Count how many lines of the data contain the string "masks" and give only the number.

── Material for this task

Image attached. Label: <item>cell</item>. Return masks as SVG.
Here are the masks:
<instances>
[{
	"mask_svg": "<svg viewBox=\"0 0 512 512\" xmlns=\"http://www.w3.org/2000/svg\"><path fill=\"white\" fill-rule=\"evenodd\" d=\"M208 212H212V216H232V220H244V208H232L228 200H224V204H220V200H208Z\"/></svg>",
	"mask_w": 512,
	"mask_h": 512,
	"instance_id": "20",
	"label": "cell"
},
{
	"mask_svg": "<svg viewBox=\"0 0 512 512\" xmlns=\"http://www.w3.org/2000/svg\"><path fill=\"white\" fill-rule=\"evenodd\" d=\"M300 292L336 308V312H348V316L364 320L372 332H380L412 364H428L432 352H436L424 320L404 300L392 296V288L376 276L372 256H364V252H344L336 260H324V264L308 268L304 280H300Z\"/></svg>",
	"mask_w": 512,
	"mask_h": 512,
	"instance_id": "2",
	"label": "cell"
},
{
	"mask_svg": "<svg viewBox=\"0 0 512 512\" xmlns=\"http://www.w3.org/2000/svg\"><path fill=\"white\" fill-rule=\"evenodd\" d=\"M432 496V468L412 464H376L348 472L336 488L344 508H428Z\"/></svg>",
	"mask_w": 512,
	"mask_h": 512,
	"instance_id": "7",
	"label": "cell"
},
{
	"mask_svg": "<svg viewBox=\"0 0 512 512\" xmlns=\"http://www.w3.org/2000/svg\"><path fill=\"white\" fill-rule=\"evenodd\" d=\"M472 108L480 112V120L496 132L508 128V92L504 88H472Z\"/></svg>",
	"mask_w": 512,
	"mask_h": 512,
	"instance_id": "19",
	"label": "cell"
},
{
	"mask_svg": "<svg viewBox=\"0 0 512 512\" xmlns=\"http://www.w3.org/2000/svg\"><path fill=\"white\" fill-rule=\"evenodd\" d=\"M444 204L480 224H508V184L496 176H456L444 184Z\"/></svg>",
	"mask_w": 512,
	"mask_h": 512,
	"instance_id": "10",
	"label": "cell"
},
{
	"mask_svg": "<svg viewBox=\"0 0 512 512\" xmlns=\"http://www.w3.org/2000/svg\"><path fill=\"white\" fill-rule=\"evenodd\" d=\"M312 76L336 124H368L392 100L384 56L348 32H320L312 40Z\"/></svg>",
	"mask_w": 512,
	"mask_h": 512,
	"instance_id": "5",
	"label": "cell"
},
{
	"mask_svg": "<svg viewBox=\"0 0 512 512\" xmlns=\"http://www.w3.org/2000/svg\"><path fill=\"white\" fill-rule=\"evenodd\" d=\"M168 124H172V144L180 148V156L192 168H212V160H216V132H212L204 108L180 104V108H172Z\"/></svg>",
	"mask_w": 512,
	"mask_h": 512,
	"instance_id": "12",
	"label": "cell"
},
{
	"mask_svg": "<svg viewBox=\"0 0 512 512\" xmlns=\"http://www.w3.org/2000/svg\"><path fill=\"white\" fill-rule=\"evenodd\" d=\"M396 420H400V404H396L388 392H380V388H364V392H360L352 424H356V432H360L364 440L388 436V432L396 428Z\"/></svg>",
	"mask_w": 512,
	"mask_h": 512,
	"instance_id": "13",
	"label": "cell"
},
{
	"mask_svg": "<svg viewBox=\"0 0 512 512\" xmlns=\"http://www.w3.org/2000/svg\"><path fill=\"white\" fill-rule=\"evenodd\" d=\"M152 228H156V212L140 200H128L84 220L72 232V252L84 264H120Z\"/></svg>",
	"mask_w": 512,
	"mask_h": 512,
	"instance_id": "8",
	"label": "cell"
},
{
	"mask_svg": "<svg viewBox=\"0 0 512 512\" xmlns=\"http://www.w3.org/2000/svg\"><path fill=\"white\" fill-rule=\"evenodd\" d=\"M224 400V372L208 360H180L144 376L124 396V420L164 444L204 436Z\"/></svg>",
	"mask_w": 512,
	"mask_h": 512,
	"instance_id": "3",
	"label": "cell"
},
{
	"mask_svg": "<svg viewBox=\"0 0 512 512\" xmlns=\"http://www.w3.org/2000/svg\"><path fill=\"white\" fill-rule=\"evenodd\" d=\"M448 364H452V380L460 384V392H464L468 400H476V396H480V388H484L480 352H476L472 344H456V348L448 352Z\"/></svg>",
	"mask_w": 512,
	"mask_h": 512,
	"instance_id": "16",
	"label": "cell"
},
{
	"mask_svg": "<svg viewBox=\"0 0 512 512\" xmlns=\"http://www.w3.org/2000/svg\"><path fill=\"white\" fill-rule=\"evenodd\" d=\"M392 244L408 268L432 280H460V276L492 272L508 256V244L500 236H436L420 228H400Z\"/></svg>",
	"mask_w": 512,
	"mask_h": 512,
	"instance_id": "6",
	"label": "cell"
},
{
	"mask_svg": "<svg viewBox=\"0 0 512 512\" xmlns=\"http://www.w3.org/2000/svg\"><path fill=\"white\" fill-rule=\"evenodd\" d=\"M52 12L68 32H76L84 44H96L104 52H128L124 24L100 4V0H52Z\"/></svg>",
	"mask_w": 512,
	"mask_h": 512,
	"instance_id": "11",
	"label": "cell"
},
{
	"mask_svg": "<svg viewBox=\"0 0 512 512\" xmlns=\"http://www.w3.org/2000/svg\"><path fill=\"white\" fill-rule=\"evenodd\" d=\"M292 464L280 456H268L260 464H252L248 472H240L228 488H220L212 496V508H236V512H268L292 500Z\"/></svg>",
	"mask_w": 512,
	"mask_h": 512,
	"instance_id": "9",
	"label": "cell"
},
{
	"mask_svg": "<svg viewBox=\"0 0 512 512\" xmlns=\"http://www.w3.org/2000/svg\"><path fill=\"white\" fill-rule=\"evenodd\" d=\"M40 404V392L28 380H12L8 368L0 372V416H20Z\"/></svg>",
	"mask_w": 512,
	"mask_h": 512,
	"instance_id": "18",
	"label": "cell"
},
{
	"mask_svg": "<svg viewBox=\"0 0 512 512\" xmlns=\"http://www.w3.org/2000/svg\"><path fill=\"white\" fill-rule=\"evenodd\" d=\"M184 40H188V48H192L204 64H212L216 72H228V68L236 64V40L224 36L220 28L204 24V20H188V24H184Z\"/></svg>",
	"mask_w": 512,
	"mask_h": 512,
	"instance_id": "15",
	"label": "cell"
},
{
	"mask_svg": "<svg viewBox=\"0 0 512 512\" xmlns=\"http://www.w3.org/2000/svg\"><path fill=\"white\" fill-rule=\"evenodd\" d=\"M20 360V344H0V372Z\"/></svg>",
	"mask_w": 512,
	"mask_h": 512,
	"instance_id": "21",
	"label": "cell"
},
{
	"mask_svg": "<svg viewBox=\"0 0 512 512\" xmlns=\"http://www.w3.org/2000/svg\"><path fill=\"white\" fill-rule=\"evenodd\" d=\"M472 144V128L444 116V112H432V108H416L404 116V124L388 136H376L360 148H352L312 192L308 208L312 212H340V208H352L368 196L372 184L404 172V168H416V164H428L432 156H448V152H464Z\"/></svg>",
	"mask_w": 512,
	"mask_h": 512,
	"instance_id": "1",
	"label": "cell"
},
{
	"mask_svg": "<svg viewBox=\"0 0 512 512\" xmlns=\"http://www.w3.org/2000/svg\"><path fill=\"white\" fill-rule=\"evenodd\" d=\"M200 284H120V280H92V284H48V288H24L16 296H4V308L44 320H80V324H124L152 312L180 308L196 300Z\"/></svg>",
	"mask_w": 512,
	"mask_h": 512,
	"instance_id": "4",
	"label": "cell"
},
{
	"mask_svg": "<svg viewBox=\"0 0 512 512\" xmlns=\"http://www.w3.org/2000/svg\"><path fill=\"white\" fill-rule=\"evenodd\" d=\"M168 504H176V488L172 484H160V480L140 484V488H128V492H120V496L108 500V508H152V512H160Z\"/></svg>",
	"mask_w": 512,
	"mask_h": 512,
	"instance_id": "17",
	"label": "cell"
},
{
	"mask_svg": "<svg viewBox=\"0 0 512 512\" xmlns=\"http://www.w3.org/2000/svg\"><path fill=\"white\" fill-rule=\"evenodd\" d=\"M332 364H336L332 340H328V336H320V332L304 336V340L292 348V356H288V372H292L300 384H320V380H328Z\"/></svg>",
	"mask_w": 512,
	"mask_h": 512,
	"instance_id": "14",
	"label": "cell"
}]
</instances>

────

• [Answer to this task]
2